[Begin]

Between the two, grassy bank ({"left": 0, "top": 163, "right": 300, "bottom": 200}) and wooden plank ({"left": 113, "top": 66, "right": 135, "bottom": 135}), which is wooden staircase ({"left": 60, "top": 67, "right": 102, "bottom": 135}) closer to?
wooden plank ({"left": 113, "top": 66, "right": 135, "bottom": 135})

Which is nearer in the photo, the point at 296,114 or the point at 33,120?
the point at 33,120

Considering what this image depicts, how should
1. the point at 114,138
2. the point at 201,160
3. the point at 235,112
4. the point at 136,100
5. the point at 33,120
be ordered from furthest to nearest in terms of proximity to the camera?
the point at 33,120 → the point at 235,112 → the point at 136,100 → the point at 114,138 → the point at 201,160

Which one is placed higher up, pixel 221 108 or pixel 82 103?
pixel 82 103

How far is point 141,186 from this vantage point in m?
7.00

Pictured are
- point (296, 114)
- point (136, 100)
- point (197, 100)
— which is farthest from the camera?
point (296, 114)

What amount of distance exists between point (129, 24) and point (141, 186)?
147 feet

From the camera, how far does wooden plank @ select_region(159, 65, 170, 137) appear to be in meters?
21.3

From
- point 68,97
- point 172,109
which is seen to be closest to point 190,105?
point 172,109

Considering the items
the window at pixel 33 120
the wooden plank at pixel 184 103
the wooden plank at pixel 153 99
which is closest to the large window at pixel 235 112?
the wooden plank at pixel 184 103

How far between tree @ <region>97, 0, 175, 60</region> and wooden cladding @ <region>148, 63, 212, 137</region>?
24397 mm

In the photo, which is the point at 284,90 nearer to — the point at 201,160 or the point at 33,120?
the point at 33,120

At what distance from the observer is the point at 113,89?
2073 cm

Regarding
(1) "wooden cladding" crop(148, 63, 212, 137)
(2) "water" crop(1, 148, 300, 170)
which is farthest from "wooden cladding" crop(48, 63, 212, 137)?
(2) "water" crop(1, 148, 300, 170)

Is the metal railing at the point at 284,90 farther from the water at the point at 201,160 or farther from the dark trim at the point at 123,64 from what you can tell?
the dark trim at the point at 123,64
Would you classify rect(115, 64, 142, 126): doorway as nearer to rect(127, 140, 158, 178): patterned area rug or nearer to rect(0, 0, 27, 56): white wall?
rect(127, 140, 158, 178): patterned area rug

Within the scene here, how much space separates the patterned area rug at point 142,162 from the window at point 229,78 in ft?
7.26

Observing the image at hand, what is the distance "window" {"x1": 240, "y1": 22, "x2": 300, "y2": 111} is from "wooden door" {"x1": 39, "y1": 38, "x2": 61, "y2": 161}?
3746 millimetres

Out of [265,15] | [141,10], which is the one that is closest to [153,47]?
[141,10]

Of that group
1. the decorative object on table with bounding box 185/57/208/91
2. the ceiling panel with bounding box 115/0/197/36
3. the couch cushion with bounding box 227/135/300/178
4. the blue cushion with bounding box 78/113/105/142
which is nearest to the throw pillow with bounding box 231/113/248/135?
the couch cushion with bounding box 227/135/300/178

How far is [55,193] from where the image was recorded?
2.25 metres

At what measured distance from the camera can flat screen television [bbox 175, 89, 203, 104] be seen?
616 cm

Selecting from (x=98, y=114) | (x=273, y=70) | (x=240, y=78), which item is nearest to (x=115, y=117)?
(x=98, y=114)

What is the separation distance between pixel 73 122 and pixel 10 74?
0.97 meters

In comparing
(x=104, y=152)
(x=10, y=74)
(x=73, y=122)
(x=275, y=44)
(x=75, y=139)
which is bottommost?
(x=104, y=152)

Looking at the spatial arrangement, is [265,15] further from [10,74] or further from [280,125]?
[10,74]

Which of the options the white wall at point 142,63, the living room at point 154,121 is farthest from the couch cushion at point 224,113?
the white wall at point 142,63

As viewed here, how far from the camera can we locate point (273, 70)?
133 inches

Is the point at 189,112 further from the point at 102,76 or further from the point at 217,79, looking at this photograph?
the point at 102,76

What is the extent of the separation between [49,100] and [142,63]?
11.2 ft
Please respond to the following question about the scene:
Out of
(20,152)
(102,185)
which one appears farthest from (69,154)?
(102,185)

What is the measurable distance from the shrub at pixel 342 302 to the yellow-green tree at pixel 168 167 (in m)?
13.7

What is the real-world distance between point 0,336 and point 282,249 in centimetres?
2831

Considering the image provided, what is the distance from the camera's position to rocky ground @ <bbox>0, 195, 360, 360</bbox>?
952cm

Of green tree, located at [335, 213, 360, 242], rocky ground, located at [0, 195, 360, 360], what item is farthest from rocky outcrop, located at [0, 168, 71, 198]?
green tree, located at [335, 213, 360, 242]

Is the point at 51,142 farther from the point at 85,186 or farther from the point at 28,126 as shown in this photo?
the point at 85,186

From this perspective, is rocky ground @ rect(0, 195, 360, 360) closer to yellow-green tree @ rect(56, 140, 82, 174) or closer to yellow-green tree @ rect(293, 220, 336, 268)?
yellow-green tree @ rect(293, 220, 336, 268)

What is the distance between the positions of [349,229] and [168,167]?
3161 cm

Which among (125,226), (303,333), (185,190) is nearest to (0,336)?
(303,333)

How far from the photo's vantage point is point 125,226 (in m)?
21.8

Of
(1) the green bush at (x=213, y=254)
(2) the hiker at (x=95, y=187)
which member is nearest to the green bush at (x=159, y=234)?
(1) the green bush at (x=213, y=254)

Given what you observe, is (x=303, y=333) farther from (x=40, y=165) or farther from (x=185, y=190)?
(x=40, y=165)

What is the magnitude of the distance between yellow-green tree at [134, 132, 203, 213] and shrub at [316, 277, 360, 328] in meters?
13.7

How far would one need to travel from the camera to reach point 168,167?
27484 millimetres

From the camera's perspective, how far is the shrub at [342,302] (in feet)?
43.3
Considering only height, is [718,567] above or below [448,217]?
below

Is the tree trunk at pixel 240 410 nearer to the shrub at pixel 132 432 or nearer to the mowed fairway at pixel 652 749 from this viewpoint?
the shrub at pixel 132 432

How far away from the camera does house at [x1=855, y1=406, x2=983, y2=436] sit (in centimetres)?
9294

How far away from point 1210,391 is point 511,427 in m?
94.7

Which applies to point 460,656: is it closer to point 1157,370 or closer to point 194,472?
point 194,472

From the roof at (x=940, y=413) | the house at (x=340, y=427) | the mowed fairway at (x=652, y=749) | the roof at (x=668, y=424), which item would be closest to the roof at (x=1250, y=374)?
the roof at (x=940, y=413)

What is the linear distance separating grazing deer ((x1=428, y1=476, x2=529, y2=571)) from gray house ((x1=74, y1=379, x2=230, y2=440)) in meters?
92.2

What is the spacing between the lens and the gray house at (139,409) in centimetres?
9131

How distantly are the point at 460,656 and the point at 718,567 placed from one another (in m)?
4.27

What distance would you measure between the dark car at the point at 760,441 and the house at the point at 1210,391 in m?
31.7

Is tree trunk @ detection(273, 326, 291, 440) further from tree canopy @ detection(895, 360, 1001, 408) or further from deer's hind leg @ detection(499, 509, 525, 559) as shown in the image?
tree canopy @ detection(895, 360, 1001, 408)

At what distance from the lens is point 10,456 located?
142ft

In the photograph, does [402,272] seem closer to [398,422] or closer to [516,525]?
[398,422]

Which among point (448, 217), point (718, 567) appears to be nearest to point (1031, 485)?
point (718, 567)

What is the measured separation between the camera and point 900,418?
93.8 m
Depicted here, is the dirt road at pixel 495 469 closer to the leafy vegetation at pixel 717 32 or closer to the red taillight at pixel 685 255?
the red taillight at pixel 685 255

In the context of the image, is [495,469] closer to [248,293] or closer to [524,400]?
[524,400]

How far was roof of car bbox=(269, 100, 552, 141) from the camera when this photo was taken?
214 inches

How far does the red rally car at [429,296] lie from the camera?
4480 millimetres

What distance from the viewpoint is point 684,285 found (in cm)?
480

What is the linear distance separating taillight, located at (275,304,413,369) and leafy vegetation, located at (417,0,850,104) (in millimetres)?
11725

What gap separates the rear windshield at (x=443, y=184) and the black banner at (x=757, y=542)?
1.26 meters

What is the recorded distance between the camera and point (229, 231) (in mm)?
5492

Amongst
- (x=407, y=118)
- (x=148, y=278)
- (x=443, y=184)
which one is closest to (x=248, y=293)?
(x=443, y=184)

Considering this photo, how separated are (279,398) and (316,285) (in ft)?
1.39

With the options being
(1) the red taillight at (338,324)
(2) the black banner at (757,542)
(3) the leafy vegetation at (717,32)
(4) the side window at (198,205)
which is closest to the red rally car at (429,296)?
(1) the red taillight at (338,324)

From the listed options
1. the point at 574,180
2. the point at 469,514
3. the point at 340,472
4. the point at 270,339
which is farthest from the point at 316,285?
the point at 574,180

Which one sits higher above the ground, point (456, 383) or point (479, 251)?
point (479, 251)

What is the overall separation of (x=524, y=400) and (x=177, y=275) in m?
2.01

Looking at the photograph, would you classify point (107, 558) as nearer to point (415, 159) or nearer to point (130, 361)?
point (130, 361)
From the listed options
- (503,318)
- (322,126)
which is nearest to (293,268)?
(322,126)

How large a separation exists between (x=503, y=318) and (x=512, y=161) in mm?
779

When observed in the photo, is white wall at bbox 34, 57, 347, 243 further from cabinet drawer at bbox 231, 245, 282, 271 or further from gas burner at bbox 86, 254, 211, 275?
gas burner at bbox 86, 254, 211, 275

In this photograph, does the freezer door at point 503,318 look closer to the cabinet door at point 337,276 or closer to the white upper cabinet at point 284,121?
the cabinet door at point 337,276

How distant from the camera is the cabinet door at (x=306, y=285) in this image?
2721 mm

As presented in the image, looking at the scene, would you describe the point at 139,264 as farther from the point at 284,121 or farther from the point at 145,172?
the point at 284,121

[End]

■ **Written task**
Can you set down, unchanged, the part that opens with the line containing "As presented in" and closes with the last line of the items?

■ **Completed task**
As presented in the image, looking at the scene, would you describe the point at 139,264 as farther from the point at 284,121 or farther from the point at 145,172?
the point at 284,121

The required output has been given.